**RECORDS FOR PROCESSING**
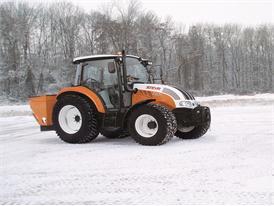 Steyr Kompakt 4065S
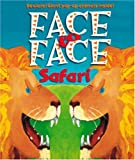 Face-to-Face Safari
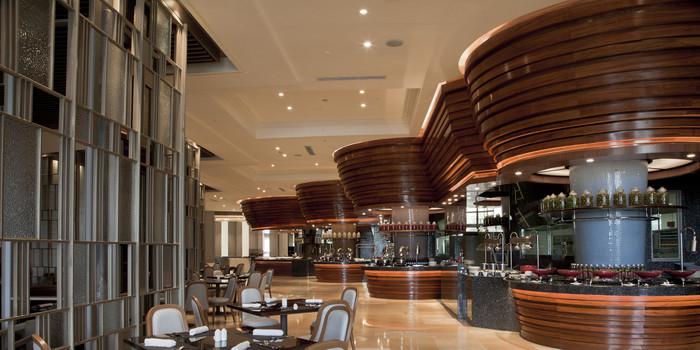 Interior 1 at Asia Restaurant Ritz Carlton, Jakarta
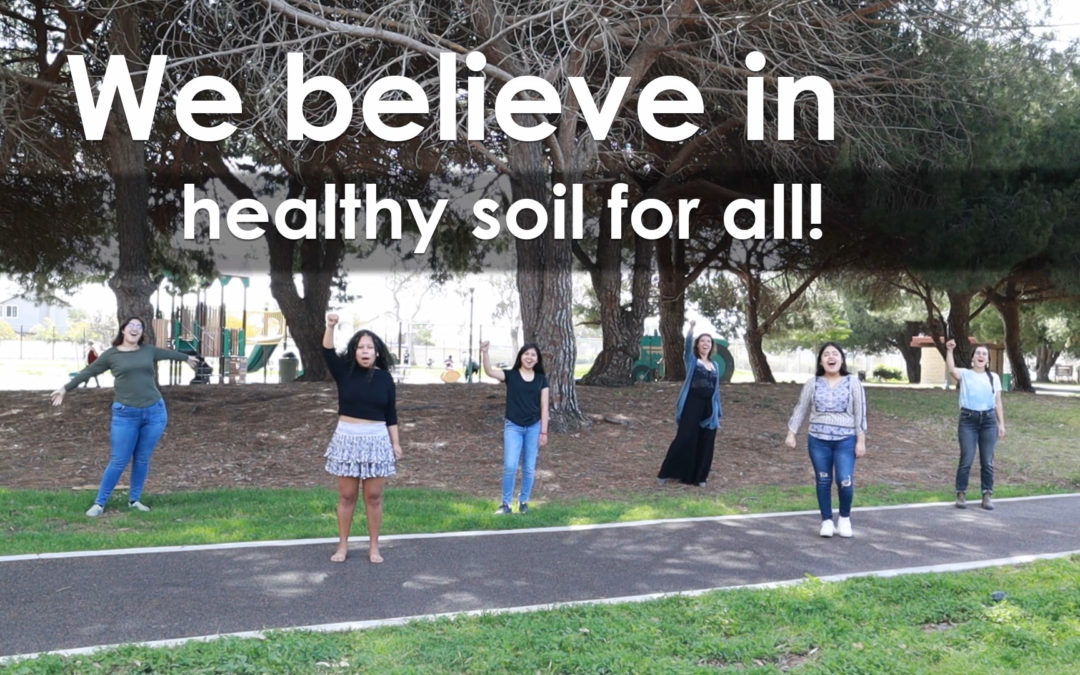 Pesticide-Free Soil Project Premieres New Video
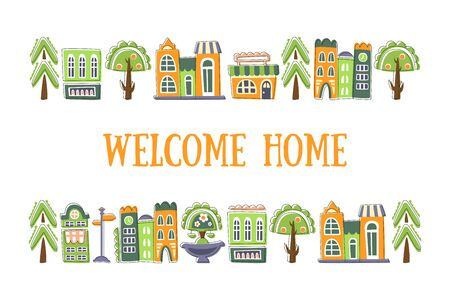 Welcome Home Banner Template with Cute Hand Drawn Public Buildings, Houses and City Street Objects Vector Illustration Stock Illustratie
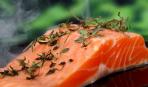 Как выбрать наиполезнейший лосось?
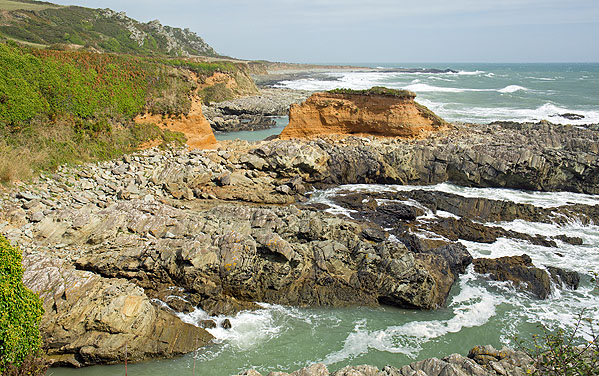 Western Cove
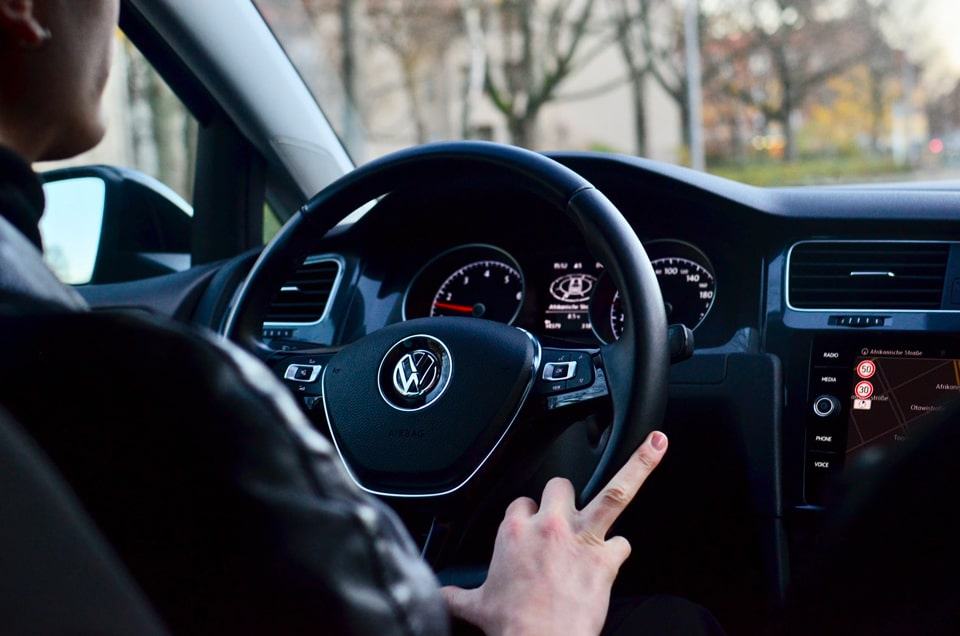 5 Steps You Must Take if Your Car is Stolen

**REQUIREMENT**
Take the listing and print it again exactly, but without any pictures.

**WRITTEN RESPONSE**
 Steyr Kompakt 4065S
 Face-to-Face Safari
 Interior 1 at Asia Restaurant Ritz Carlton, Jakarta
 Pesticide-Free Soil Project Premieres New Video
 Welcome Home Banner Template with Cute Hand Drawn Public Buildings, Houses and City Street Objects Vector Illustration Stock Illustratie
 Как выбрать наиполезнейший лосось?
 Western Cove
 5 Steps You Must Take if Your Car is Stolen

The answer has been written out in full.